Understand this page before you link to it or quote it: These percentages are derived from the feature-by-feature testing in the HTML, CSS, DOM, and ECMAScript support tables. Every feature with bugs is treated equally in the calculation, regardless of the subjective real-world severity or number of perceivably distinct bugs with that particular feature. These tables attempt to detail every case in which the browser conflicts with the standard, so some of these bugs that have relatively little real-world severity, such as the handling of some illegal CSS property values, are calculated with the same significance as nearly unsupported values. Doing otherwise would introduce subjectivity and bias, which this resource attempts to avoid. As a result, these percentages should only be regarded as general ballpark figures.

Standards support
Technology Opera 8.5 Opera 9
HTML / XHTML
HTML 4.01 86% 86%
XHTML 1.0 changes 92% 92%
XHTML 1.1 changes 58% 58%
CSS 2.1
CSS 2.1 Units 97% 97%
CSS 2.1 Importance Y Y
CSS 2.1 At-rules 93% Y
CSS 2.1 Basic selectors 77% 77%
CSS 2.1 Pseudo-classes 79% 93%
CSS 2.1 Pseudo-elements 63% 63%
CSS 2.1 Basic properties 97% 97%
CSS 2.1 Print properties 96% Y
CSS 2.1 Conformance 86% 86%
CSS 3 changes
CSS 3 Units 79% 79%
CSS 3 At-rules 17% 26%
CSS 3 Basic selectors N 63%
CSS 3 Pseudo-classes N 20%
CSS 3 Pseudo-elements N N
CSS 3 Basic properties 3% 5%
CSS 3 Print properties N N
DOM
DOM Level 3 Core 57% 66%
DOM Level 2 Events Y Y
DOM Level 2 HTML ≈100% ≈100%
DOM Level 3 Load and Save 71% 71%
DOM Level 2 Style 52% 77%
DOM Level 2 Traversal and Range Y Y
DOM Level 3 Validation N N
DOM Level 2 Views Y Y
ECMAScript
Language constructs Y Y
Objects Y Y
Total
HTML / XHTML 84% 85%
CSS 2.1 93% 94%
CSS 3 changes 8% 19%
DOM 78% 84%
ECMAScript Y Y

Specification maturity levels

World Wide Web Consortium specifications are included in this resource once they have reached the Candidate Recommendation (CR) status for the first time. Some of the technologies detailed here, such as the changes in CSS 2.1 over CSS 2 and the included sections of CSS 3, are still at this stage or have been regressed from CR status. This means that these technologies are not yet technically considered web standards and it is incorrect for these new features to be used on webpages. The CR stage is when web browsers are expected to begin implementing support for the relevant features. After the specification is implemented by a predetermined number of user agents, it moves on to Proposed Recommendation status and eventually becomes a Recommendation. It isn't until a specification reaches this Recommendation stage that it is technically considered a web standard. For more information, see Advancing a Technical Report to Recommendation.

Perspective

Although HTML is the base language on which webpages are constructed, CSS tends to be given the most attention in modern practical web design. There are relatively very few problems developers have with HTML, and they are usually very easy to work around. On the other hand, considerable attention is given to CSS and the many bugs and quirks developers experience in different browsers. Web professionals most often refer to CSS as the area they would most like to see improve in less compliant browsers.

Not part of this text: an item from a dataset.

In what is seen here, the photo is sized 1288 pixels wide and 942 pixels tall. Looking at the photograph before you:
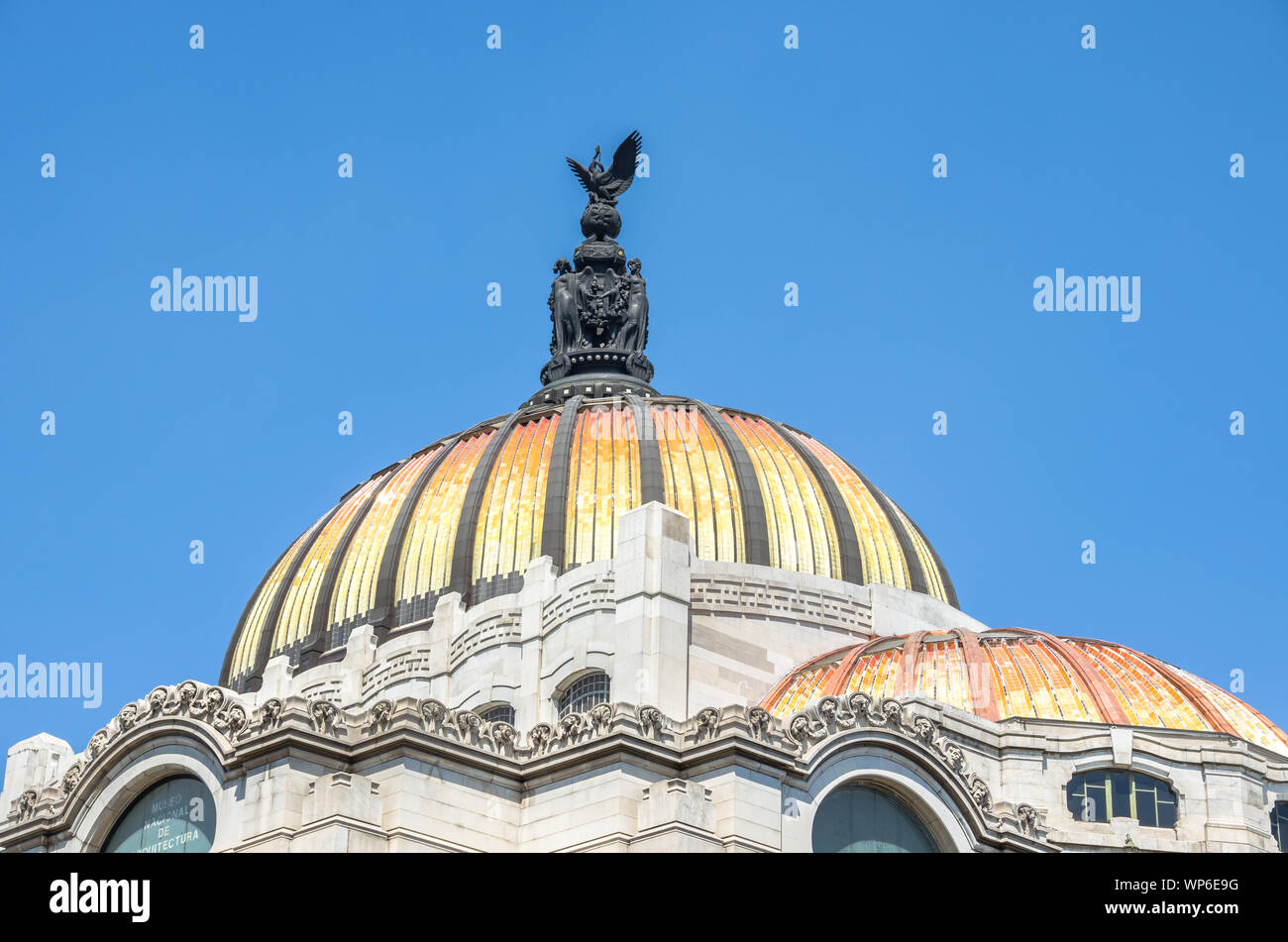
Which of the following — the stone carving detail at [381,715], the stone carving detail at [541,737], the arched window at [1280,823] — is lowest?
the arched window at [1280,823]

Web professionals generally consider it best practice to provide graceful fallbacks for client-side scripting such as with ECMAScript and DOM. These technologies also make it easy to write workarounds and fallbacks for unsupported features. Because of this and other factors, there is relatively little pressure from web developers for improved DOM support in many areas. This is expected to change as CSS gains better support.

Changes

The figures in the table above may change over time as more bugs and inconsistencies with the standards are documented. For information about what has been changed and when, see the changelog.